Co-Chair Bob Graham is a former congressman from Florida and governor of said state; not only is he a career politician, but he is the son of a career politician also. Like Mr. Reilly he has a law degree from Harvard and sits on the board of many organizations; however, Mr. Graham has also been appointed by congress to serve on the Federal Financial Crisis Inquiry Commission. He must be extremely talented to serve on two such important committees at the same time. But alas, it appears that Mr. Graham has no real world expertise in the offshore oil industry either – Strike Two.

Frances Beinecke is a career environmentalist who has already made her position on this issue painfully obvious via her blogs as President of the Natural Resources Defense Council (NRDC). As a graduate of the Yale School of Forestry and Environmental Studies and her blogs describing her distain for the “abuse” of energy by Americans, it is difficult to see how Ms. Beinecke can even enter into the discussion in an impartial manner needed to make a clear decision on a matter so delicate to the nation’s future. On the Bright side, she did get to room with Sigourney Weaver in college!

Donald Boesch is currently the head of the University of Maryland’s Center for Environmental Science. Unlike the first three members of this panel, Mr.
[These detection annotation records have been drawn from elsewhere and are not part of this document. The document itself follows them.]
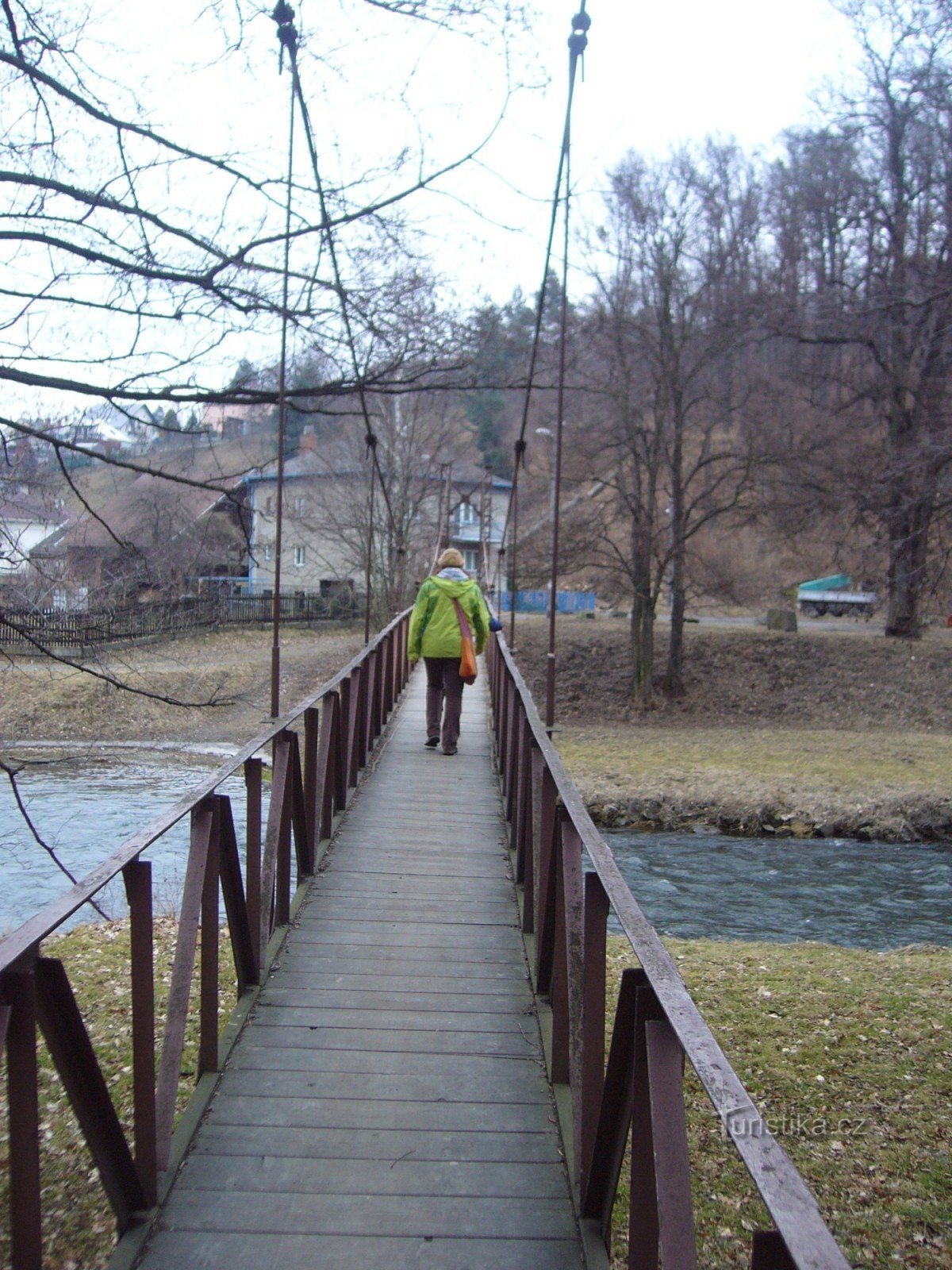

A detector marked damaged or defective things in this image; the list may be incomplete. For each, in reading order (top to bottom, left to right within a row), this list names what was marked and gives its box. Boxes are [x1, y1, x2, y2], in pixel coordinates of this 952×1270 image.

rusty brown railing [1, 610, 411, 1264]
rusty brown railing [487, 635, 853, 1270]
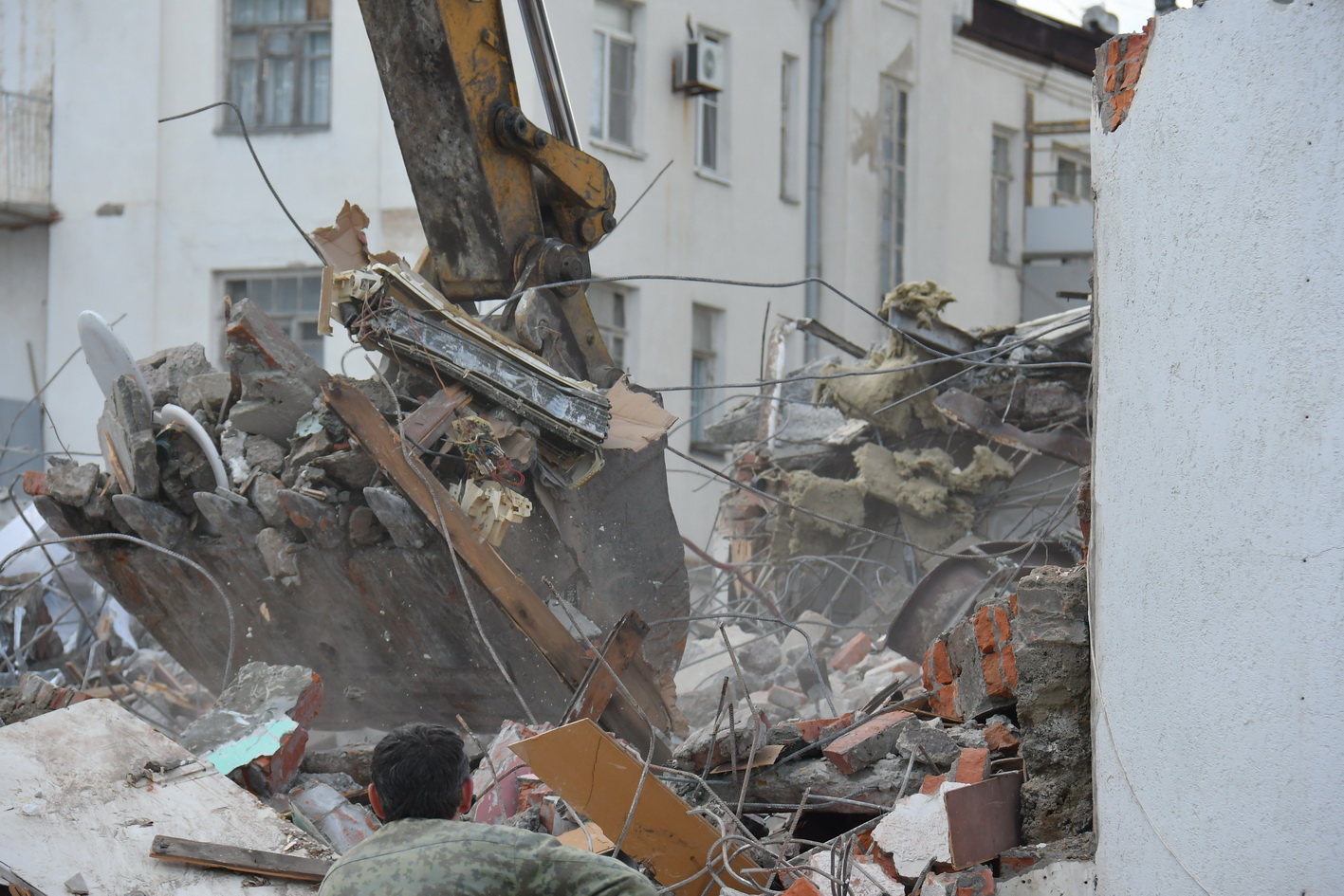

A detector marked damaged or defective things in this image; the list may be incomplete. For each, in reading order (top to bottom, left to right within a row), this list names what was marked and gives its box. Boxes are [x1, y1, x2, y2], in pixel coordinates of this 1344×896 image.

splintered wood beam [315, 375, 672, 762]
splintered wood beam [562, 610, 650, 730]
broken wooden board [0, 704, 322, 891]
splintered wood beam [148, 838, 331, 887]
broken wooden board [149, 838, 330, 887]
broken wooden board [507, 720, 763, 896]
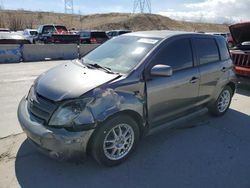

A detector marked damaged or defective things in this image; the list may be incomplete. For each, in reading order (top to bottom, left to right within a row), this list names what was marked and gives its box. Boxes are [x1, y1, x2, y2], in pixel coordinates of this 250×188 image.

crumpled hood [229, 22, 250, 45]
broken headlight [48, 97, 93, 127]
crumpled hood [35, 60, 119, 101]
damaged scion xa [17, 30, 236, 166]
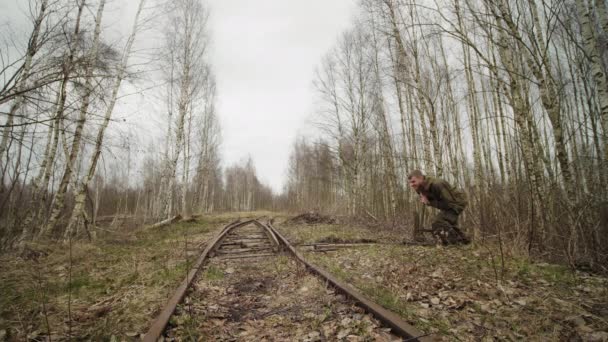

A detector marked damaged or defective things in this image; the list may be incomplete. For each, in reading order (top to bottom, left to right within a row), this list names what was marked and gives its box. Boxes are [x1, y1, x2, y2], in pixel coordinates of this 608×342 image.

rusty railroad track [142, 220, 430, 340]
Boesch was educated in a non-ivy league environment. A Tulane undergrad, Boesch got his PhD at William & Mary concentrating in Biological Oceanography. Dr. Boesch has chaired numerous committees and panels on Climate Change issues – a definite plus in the Obama Administration. If there is a score to be kept so far we would be at 1 bureaucrat, 1 politician, and 2 environmentalists (zero technical expertise, but who’s counting).

Terry Garcia is the fifth member of the panel and the third law school grad (from George Washington University this time – Sorry Ivy League). He is currently the Vice President for Mission Programs at the National Geographic Society. Prior to that, he served in the Clinton Administration as Assistant Secretary of Commerce and as a Deputy Administrator of the National Oceanographic and Atmospheric Administration (NOAA). Mr. Garcia gives the panel a second bureaucrat and third lawyer, but still no technical or engineering expert.

The sixth Member of the panel is Dr. Cherry Murray. She is the current Dean of the Harvard School of Engineering and Applied Science, finally someone with some Engineering knowledge; however, upon a closer look we see that Dr. Cherry is a Physicist who is well known for her scientific accomplishments using light scattering. Now, I am sure Dr. Cherry’s work in light scattering is important and I will not belittle her work. What would be nice though is to know what light scattering has to do with offshore drilling. Dr. Cherry is also currently serving as the President of the American Physical Society and is the Chair of the Division of Engineering and Physical Science of the National Research Council. Just makes a person wonder where Dr. Cherry will find the time to meet all her obligations.

The last Member of the panel, and the individual who makes you wonder the most about her credentials on a panel investigating offshore drilling, is Frances Ulmer. Ulmer holds a law degree from the University of Wisconsin-Madison and in a former Legislator and Lt. Governor of the state of Alaska. Currently she is the Chancellor of the University of Alaska-Anchorage and is considered an expert in the field of election reform. Chancellor Ulmer did serve on the North Pacific Anadromous Fish Commission, so that must qualify her somehow to sit on a panel trying to figure out the cause and how to correct the causes of what may be the worst oil-related disaster in history.

These are the seven members of the panel chosen by the President to investigate the cause of and the reforms necessary to ensure that such an accident as the current Gulf Oil Crisis can be avoided in the future. Environmentalists, Lawyers, Bureaucrats, and career politicians; a perfect assembly to head a policy making group to create a propaganda driven global warming strategy, but hardly the group to identify and correct any issue involving a crisis of the sort that currently faces the country. But then again, what else could we expect?